For Immediate Release
Contact: Mark Murray, Californians Against Waste (916) 443-5422
As California's statewide bag ban moves closer to passage, the action at the local level is also gaining momentum. The City of Chico adopted the latest local ban last week--the first in Butte County and #108 in the state. And earlier this month, the Save the Plastic Bag Coalition, a group of plastic bag interests that has notoriously sued local governments to delay bag bans, officially dropped what appears to be its last remaining lawsuit.

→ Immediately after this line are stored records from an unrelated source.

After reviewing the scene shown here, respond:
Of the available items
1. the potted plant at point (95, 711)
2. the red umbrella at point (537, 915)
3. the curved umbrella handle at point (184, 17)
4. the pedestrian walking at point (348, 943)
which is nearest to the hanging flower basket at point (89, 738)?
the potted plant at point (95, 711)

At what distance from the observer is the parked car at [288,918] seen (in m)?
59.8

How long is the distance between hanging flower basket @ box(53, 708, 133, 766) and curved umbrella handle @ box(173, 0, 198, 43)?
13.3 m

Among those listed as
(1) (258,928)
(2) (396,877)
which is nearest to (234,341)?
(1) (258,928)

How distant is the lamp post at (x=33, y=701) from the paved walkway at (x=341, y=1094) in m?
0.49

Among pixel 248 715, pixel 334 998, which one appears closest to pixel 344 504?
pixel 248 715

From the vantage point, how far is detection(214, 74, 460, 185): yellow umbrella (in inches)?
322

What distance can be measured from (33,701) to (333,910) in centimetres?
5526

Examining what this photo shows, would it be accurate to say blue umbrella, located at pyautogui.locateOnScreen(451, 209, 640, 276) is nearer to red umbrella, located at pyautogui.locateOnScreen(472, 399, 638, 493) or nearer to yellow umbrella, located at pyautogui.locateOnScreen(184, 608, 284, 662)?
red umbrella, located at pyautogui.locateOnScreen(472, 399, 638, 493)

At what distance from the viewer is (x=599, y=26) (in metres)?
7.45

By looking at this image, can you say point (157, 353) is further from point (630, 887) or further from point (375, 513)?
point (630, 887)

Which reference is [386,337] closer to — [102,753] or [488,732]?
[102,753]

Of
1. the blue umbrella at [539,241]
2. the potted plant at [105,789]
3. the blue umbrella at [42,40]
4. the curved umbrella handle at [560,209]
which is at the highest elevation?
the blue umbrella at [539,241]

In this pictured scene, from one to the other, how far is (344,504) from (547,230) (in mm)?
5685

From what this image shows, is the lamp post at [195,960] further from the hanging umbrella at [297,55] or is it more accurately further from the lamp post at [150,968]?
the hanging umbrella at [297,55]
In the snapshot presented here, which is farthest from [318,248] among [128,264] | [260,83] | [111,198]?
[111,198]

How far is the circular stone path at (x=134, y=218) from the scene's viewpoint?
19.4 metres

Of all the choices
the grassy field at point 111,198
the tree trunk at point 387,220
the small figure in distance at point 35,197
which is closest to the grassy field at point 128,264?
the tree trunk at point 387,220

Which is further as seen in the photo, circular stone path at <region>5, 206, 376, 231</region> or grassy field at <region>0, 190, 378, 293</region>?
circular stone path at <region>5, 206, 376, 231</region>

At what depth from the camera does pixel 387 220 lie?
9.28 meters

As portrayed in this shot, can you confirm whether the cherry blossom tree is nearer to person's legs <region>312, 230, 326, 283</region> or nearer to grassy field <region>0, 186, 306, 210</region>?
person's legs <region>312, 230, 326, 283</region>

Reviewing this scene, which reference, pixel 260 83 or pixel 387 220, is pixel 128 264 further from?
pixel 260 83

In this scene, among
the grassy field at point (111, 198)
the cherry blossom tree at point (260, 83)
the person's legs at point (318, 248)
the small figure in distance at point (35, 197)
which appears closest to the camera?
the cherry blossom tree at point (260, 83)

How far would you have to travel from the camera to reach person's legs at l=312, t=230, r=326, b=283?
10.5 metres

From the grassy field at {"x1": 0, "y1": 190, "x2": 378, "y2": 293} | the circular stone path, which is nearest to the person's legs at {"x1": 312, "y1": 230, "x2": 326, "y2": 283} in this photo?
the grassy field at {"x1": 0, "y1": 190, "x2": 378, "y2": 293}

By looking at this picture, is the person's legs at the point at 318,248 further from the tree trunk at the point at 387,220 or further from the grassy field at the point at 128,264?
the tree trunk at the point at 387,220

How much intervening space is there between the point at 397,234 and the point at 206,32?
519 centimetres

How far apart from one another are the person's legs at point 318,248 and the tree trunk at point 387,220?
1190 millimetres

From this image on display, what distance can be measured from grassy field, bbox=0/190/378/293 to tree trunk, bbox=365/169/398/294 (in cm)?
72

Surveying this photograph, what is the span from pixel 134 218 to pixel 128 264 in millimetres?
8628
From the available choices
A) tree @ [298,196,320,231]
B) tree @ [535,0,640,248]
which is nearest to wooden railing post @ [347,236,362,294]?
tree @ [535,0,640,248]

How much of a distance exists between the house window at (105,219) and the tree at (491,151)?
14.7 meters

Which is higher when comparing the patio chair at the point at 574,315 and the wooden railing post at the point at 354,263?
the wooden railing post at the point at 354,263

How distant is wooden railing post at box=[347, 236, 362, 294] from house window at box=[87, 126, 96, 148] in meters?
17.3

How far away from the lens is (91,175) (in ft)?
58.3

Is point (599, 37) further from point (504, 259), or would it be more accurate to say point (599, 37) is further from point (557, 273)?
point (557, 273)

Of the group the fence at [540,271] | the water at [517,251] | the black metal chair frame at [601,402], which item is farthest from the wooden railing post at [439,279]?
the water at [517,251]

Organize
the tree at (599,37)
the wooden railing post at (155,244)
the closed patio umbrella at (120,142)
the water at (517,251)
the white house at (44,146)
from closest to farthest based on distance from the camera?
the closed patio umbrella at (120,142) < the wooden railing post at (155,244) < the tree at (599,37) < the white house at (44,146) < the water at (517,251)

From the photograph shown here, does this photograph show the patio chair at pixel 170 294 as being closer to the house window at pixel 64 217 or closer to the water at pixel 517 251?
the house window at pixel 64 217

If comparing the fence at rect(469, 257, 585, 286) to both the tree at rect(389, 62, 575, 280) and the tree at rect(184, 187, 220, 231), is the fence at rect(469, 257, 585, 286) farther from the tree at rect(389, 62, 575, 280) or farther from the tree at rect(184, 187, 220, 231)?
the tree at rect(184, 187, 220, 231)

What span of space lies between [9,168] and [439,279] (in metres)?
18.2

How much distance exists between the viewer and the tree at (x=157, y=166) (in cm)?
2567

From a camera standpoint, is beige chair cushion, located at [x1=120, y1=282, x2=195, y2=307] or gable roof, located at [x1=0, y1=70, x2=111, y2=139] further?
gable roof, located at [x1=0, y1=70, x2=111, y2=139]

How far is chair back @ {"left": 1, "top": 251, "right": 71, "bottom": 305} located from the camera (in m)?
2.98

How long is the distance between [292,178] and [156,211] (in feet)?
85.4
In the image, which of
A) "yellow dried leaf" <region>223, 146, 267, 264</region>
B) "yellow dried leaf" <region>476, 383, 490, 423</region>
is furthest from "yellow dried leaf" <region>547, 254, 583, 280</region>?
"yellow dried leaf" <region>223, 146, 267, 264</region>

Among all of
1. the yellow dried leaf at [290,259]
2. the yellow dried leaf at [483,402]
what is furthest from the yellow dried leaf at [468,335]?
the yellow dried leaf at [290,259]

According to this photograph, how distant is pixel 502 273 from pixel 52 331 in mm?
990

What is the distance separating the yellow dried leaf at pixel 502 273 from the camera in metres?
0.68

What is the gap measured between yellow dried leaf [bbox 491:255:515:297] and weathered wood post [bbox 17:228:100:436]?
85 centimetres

The complaint against Santa Cruz County's bag ban was originally scheduled for a May 29 meeting, but the Coalition filed a request to dismiss the complaint.
Over the years, the Coalition has challenged nearly a dozen cities or counties (and threatened to sue many more) for banning plastic bags without conducting environmental impact reports (EIRs), or for banning bags in restaurants. The Courts have recently and consistently shut down their arguments.
In 2011, the California State Supreme Court ruled in favor of the City of Manhattan Beach for adopting a local bag ban without an EIR. The Supreme Court also rejected petitions to review lower court rulings in favor of Marin County and San Francisco's bag bans. San Francisco's bag ordinance was passed without an EIR, and includes restaurants.
Santa Cruz County adopted an ordinance extending its bag ban to restaurants in September of 2012, and the Coalition filed a complaint that October. More than a year and a half later, and after positive rulings on San Francisco's restaurant ban in the lower courts followed by the State Supreme Court's decision to uphold the ban last month, the Coalition has now dropped the lawsuit against Santa Cruz County. Visit the County Court page for access to the records and learn more about past complaints and decisions on local bag bans.
According to Californians Against Waste, an environmental organization that has spent the last decade working on the issue at the state and local level, this was the last known pending lawsuit from the Coalition on a local bag ban. "There is no reason for local governments to hesitate to join the 108 California Cities or Counties that have voted to reduce plastic pollution in their communities by banning plastic grocery bags," said Mark Murray, Executive Director of the Sacramento-based group.
Under SB 270, the state bag bill, local ordinances adopted before September 1 of this year (with some exceptions for extensions) will be grandfathered in. The bill is currently in the Assembly Appropriations committee.